Когда в 1870 году Толстой, находясь за границей, задумал написать пьесу «Посадник», он обращается к Софье Андреевне с просьбой: «Ты должна мне собрать все, что было написано о Новгороде, обычаях той эпохи, и вообще все, что известно о вече и об отношениях его с князем…»; «Мне нужно и обычаи, и имена улиц и должностей, и пр. и пр.» Наконец он привлекает ее и к более конкретному участию в своей работе: «Найди мне домашнее занятие для патрицианских женщин в Новгороде». Часть пьесы уже была закончена, и, возвращаясь домой, Алексей Константинович побаивается реакции своего домашнего критика: «И может быть, ты разбранишь, и тогда я приду в уныние… А впрочем, если ты разбранишь, я не приду в уныние, а поправлю, потому что я тебе больше верю». По возвращении его в Красный Рог Софья Андреевна действительно «разбранила» драму. По свидетельству двоюродной сестры Толстого Е. Матвеевой, Софье Андреевне совершенно чужд оказался образ Натальи, особенно дорогой Толстому. Вообще, как указывает Матвеева, Софья Андреевна была хорошим критиком во всем, что касалось изящества формы, но ей далек был пафос некоторых произведений мужа, и она часто «охлаждала его порывы какой-то равнодушной, а иногда и насмешливой критикой». В самом ли деле критика Софьи Андреевны привела-таки в уныние Алексея Константиновича или по другим причинам, но «Посадник» так и остался незавершенным.

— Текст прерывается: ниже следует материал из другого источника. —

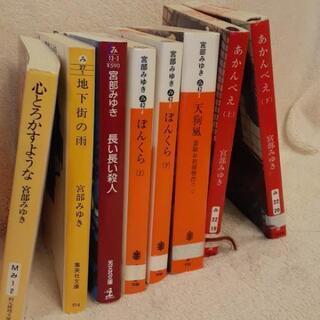 宮部みゆき 文庫本8冊セット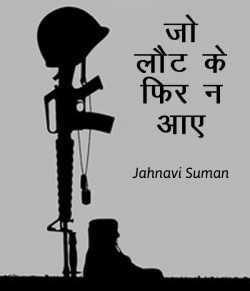 Jo lout ke fir n aaye by Jahnavi Suman in Hindi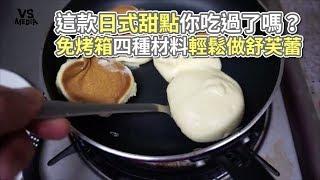 免烤箱日式舒芙蕾DIY!解壓甜點輕鬆學!《VS MEDIA》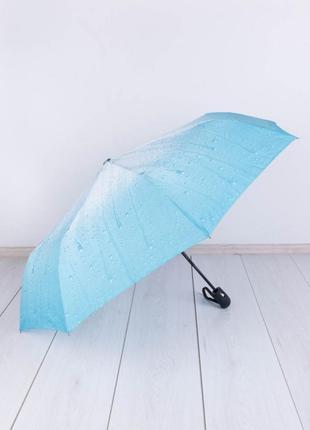 Стильный голубой зонт зонтик с рисунком капли
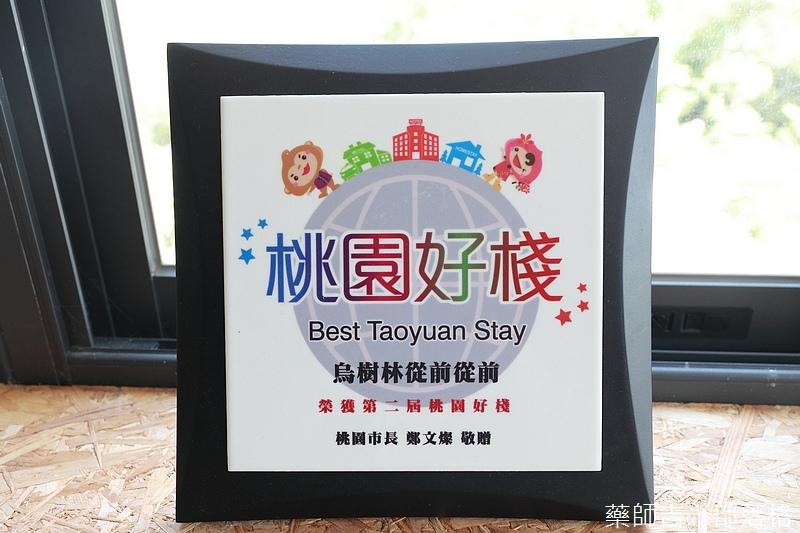 taoyuan_1708_230.jpg
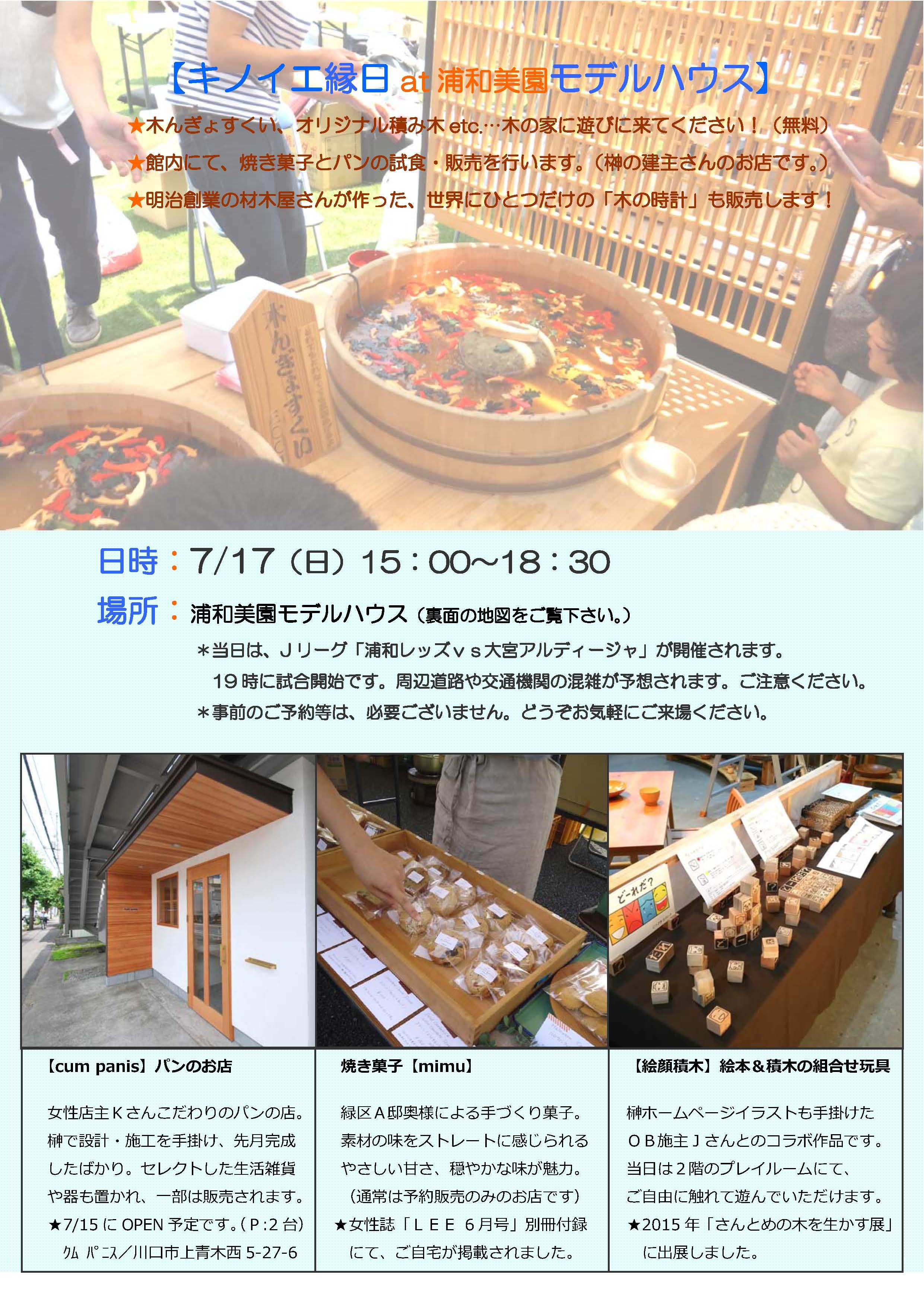 7/17(日)  【キノイエ縁日】   at  浦和美園モデルハウス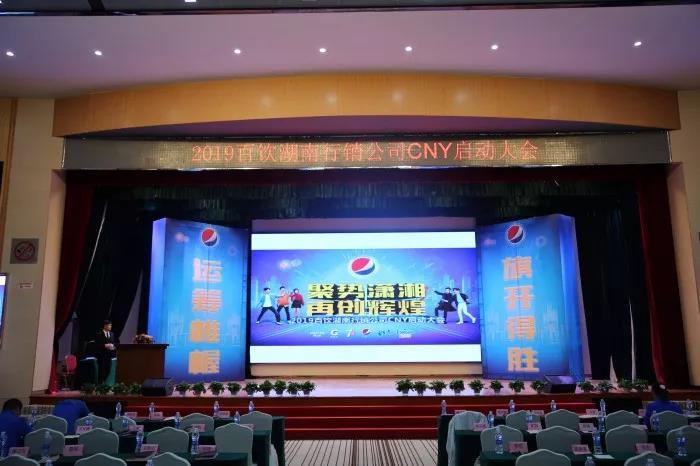 湖南行销公司CNY启动大会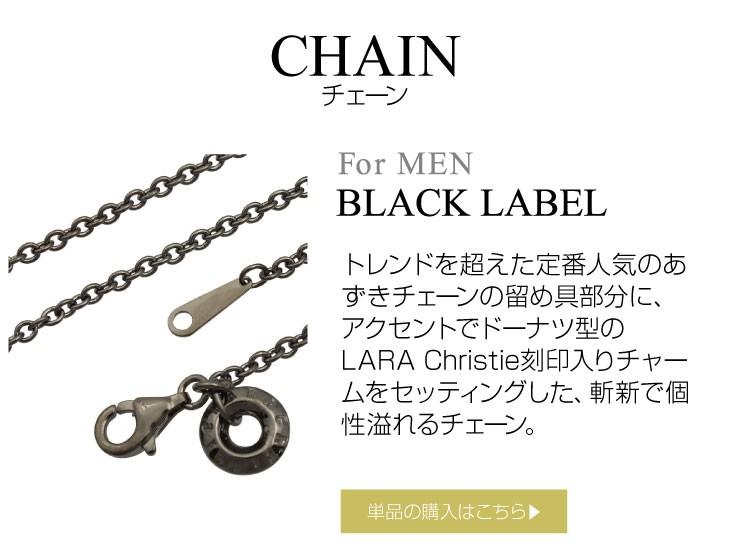 ブランド LARA Christie(ララクリスティー)のバルティカ チェーン(ブラックレーベル)はこちらから。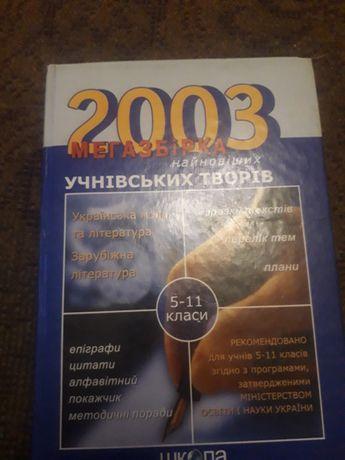 2003 учнівські твори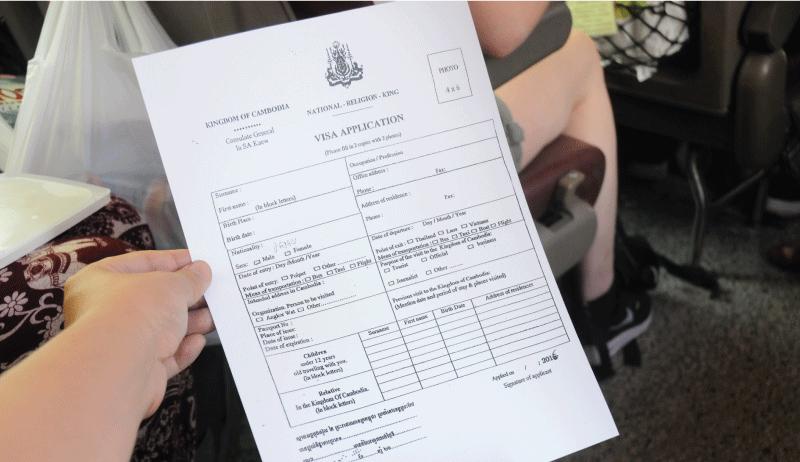 Cambodian Visa form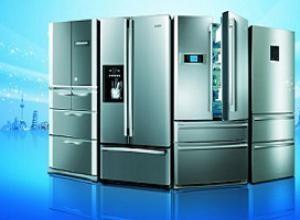 欢迎进入-扬州AEG冰箱全国维修-各中心)售后服务网站电话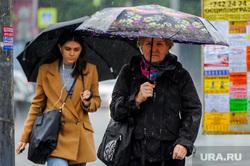 Непогода, дождь. Челябинск, пешеход, ливень, ураган, зонт, непогода, шторм, климат, дождь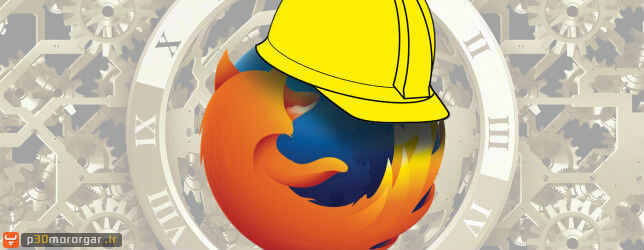 firefox-productivity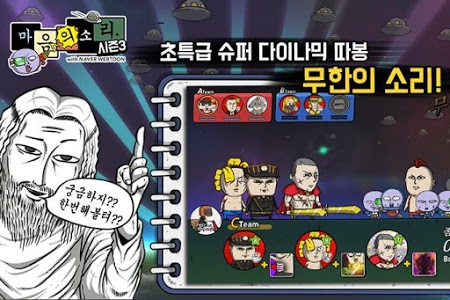 screenshot of 마음의소리 with NAVER WEBTOON version 2.2.6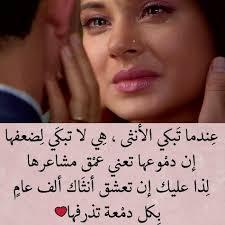 صور حب رومانسي حزين اروع صور الحب الرومانسية الحزينة والجديدة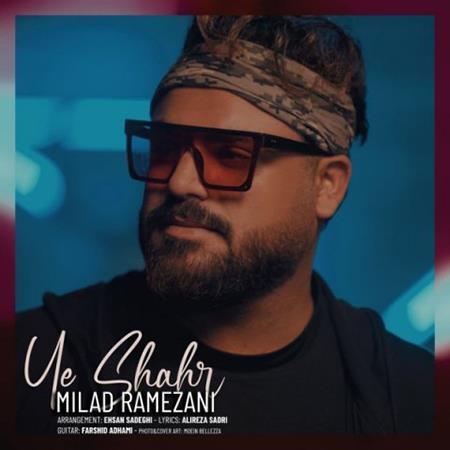 دانلود آهنگ میلاد رمضانی یه شهر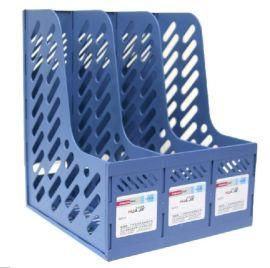 华杰办公用品 H318三联收纳架框塑料文件架资料架文件栏文件筐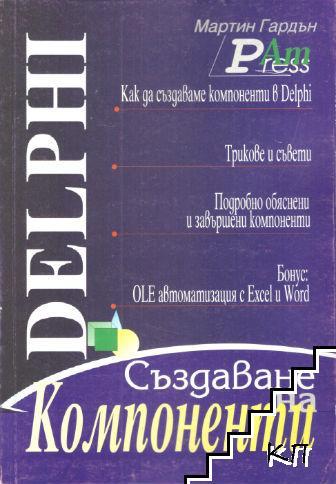 Delphi: Създаване на компоненти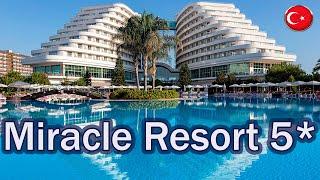 Отели Турции Miracle Resort 5 Анталья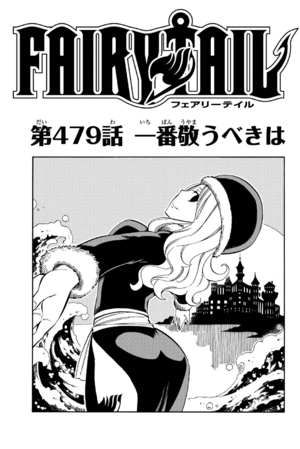 Cover 479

Вернувшись в Красный Рог, Толстой пришел в отчаяние от того запустения и следов бесхозяйственности, которые он там застал. Гостивший у Толстого в Красном Роге еще год тому назад Фет, который был умелым и рачительным хозяином, поразился тому, что увидел в имении Толстого. Все пришло в упадок, все было до крайности запущено. Нечего и говорить, что никаких доходов от имений Толстой не получал. Некоторые мемуаристы склонны обвинять Софью Андреевну в излишней расточительности, способствовавшей разорению Толстого, писали также о том, что в последние годы Толстой ездил за границу не столько для лечения, сколько для того, чтобы не видеть, как родня жены пускает по ветру его состояние. Из письма к Маркевичу в конце 1870 года видно, что Алексей Константинович и в самом деле возмущался «свинствами», которые творились в его имениях: «Как бы то ни было, заниматься искусством нет возможности в этой обстановке и нет возможности вырваться из нее, чтобы заниматься искусством. То, что я сделал за время, пока мы не виделись с Вами, сделано, главным образом, в Карлсбаде и Дрездене, где я не слышал и не видел вышепомянутых свинств, которые, однако, мне были достаточно известны, чтобы помешать всякому художественному творчеству».